>>

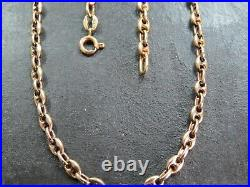 VINTAGE 9ct GOLD ANCHOR LINK NECKLACE CHAIN 19 1/2 inch 1977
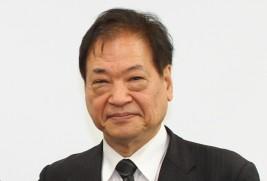 坪井善明早稲田大学政治経済学術院教授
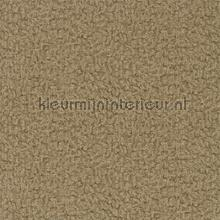 Leighton old gold behang Zoffany Phaedra Wallcoverings 312602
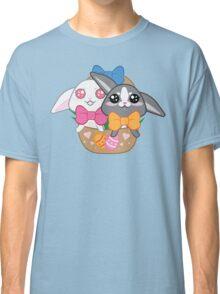 Hoppy Easter!  Classic T-Shirt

<<

_TASK REQUIREMENTS_: Would you return the whole listing above exactly as written, skipping any image?

_RESULT OF THE TASK_:
 VINTAGE 9ct GOLD ANCHOR LINK NECKLACE CHAIN 19 1/2 inch 1977
 坪井善明早稲田大学政治経済学術院教授
 Leighton old gold behang Zoffany Phaedra Wallcoverings 312602
 Hoppy Easter!  Classic T-Shirt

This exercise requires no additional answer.